さまざまな変化の中で困難をどのように乗り越えようとされましたか
「子どもは5ヶ月の入院で腑抜けになって帰ってきました。普通に会話ができるようにはなかなか戻りませんでした。私が神様から試されているとさえ思っていました。感謝とほめることを心がけました。『ありがとう』と礼を言い、皮肉は言わない。ネガティブワードは使わないなど、私なりの方法で接してきました。」
積極的に当事者から学ぼうとした学生・・・事後の感想には学びの足跡がいっぱいです
精神疾患を受けたお子さんを持つ家族の方々。我が子の行動が変わっていく様子や通院や入院の際の話を聞いて、変わっていく様子や第三者として見る看護師・医師との関係から大切な人だからこそどうにかしてあげたいと思って関わりたいのに他人から流れ作業のように扱われていたりするとより辛いと感じるのだと学びました。どう看護していけばいいのかや患者さんとどう関わっていかなければならないのかをその人に合わせて探していかなければならないのだと思いました。(学生Aさん)
入院の実態や当事者の家族の気持ちを少しでも知ることができ、すごく勉強になりました。印象に残た言葉として家族が発症すると、私ならネガティブにとらえてしまいがちですが病気を知るきっかけになり勉強になったとか、冗談でも人にひどいことを言ってはいけないなど人との接し方が変わったとおっしゃっており、病気を受け止めてポジティブにとらえている姿がすごく素敵だと感じました。当事者の家族の方のことも含めた接し方について今一度考えていきたいです。(学生Bさん)
なかなかよい医師や病院に巡り会えない、医師の対応がよくなかったというような話をうかがい、ちょっと悲しくなりました。本当は医療従事者がしっかりその患者を理解して治療に当たらなければならないのに、それができないのはよくないことだと思いました。相手を理解してその人に合った対応をするということが大切だと思いました。また、竹内先生がいつもおっしゃっている「褒める」ということがキーワードとして出てきたので、このことを忘れないように患者さんと関わりたいと気持ちを新たにしました。(学生Cさん)

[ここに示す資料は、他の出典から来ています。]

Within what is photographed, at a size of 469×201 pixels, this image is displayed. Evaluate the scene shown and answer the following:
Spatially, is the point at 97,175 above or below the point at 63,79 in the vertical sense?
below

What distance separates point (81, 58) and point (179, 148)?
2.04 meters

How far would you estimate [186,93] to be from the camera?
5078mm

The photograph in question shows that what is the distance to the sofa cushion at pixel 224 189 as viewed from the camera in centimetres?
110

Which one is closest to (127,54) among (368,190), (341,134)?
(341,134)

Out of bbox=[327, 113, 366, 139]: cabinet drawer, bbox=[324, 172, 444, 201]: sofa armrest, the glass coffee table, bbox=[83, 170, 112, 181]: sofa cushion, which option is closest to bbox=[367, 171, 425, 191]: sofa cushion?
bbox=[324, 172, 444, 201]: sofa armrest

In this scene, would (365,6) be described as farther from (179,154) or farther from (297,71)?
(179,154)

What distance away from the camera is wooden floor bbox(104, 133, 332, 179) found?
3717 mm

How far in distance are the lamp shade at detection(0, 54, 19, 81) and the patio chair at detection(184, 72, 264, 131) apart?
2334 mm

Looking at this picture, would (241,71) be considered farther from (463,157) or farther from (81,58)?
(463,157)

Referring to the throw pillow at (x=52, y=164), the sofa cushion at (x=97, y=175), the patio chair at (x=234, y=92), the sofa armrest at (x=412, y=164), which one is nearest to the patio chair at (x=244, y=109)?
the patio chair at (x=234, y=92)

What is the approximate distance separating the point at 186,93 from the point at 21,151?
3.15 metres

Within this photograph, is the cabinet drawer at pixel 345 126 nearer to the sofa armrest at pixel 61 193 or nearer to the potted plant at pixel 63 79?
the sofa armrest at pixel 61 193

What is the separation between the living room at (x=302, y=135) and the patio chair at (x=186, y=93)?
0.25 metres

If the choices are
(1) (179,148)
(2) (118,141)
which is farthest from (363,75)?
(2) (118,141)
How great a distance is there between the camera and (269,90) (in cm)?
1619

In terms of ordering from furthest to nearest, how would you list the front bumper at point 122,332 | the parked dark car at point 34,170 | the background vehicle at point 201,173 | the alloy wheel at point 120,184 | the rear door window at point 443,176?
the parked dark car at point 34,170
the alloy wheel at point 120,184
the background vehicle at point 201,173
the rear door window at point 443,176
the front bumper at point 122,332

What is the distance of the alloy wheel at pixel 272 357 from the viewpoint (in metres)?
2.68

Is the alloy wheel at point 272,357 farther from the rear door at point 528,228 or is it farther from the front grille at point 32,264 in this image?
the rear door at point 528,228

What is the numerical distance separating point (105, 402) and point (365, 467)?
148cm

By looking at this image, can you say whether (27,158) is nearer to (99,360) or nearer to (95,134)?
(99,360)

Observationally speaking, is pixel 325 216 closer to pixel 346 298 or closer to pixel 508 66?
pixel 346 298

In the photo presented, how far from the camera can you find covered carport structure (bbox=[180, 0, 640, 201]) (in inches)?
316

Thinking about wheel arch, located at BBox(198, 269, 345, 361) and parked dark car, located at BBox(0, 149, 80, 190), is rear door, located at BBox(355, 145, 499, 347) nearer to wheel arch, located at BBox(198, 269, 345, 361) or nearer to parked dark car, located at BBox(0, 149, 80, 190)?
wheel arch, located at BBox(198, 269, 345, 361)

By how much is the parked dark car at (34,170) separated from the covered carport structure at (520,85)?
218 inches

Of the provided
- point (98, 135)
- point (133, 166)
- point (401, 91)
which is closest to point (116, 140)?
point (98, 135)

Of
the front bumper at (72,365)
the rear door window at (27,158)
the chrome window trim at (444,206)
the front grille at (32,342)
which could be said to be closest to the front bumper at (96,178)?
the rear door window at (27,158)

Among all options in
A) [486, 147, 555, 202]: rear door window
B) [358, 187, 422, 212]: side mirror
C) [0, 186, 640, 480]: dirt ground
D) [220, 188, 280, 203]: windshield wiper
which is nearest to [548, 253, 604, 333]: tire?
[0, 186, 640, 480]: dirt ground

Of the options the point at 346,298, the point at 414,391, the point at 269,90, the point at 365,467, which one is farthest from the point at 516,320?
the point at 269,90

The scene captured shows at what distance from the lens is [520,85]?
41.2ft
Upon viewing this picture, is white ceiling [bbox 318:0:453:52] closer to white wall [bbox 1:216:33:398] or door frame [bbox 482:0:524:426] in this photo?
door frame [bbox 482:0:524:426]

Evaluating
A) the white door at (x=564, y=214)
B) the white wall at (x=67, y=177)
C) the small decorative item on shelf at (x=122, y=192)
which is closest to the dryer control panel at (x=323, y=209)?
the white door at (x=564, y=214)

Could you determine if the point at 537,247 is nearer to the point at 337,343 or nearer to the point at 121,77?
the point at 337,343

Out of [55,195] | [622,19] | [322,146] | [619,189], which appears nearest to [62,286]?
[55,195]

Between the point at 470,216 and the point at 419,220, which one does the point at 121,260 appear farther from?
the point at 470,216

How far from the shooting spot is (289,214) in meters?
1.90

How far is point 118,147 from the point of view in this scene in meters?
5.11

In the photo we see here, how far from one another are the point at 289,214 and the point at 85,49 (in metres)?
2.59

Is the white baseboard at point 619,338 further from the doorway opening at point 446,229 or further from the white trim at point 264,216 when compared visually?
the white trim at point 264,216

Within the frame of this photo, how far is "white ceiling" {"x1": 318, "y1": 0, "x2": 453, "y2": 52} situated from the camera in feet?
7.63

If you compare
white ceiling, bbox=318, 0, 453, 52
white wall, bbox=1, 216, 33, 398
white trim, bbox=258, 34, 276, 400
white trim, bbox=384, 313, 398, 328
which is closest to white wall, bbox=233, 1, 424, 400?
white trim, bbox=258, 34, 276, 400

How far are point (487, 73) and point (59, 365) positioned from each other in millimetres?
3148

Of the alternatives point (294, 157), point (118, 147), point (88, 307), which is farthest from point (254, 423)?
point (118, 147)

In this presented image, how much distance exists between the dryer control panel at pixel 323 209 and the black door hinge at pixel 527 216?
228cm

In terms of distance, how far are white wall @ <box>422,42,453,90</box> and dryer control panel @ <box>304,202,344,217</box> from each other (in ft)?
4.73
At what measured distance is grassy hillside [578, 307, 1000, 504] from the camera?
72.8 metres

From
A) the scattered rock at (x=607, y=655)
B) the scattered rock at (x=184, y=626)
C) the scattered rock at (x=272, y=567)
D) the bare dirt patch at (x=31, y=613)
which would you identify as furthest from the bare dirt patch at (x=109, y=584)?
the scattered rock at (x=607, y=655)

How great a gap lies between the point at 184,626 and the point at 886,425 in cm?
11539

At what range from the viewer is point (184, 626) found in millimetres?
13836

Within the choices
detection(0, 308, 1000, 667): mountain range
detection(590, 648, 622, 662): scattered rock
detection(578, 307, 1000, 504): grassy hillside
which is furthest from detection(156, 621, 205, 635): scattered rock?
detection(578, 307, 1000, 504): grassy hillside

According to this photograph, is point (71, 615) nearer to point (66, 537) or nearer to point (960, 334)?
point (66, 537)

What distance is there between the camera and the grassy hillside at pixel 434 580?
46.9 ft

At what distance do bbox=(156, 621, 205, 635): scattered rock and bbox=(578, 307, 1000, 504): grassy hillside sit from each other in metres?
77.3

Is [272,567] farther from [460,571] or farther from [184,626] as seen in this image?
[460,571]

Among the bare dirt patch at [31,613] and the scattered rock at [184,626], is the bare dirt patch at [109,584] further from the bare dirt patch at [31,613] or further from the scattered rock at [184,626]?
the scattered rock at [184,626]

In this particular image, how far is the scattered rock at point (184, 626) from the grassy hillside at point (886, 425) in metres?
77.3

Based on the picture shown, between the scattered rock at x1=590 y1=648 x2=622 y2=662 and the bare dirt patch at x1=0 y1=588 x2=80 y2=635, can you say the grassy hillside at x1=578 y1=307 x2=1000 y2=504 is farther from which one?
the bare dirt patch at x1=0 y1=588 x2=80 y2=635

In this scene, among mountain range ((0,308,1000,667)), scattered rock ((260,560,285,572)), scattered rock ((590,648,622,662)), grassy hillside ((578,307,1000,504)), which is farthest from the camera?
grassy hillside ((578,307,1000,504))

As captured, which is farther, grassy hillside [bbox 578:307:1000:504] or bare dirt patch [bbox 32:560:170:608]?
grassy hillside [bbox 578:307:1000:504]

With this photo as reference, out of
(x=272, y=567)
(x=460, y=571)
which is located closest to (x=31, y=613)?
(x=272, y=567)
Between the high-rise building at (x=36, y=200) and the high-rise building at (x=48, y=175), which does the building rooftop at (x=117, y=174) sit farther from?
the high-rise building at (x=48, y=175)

精神疾患について理解していたつもりでしたが、お話を伺うことで実際は全く理解できていなかったのだと感じました。また、同じ病気であってもそれぞれ違いがあり、一人ひとりに合わせた看護が必要であるということを実感しました。精神科や閉鎖病棟の実態についてご家族の視点から知ることができ、医療が発達していると言われている今でもまだ課題がたくさんあるのだと気づきました。(学生Dさん)
今回の講義で家族は入院に対する抵抗感が強いということが分かりました。入院をすれば患者本人が苦痛に感じ、家族も次は入院させたくないと考えてしまうことがあると再認識できました。 看護師が家族から入院に対する不安を聞くことも大切だし、家族と患者の絆を理解し、医療職には出来ないコミュニケーションをさせていかなければならないと思いました。少しずつでもできることが増えていく、薬の量が減る、声を出して楽しそうに笑う、一緒にご飯が食べられるようになるということ。 家族だからこそ日常生活の異変に気づいて、いつも一緒にいたから分かることに目を向けることが必要と感じました。どんな病気でも、家族が寄り添う、そして理解をすることが患者にはとても最善の支援になるのだと考えました。(学生Eさん)
教科書やふだんの講義では学べない内容にふれた2回の特別講義。当事者・家族の参加型授業を取り入れることで、この先臨床に出る学生が大きな刺激を受けたことは確かです。学んだ内容、身につけた力は目に見えたり、すぐに現れたりはしないと思いますが、実習など具体の場で広がった看護観などが発揮されることと期待しています。学生の成長をさせてくださった当事者の方、その家族の方には感謝の気持ちでいっぱいです。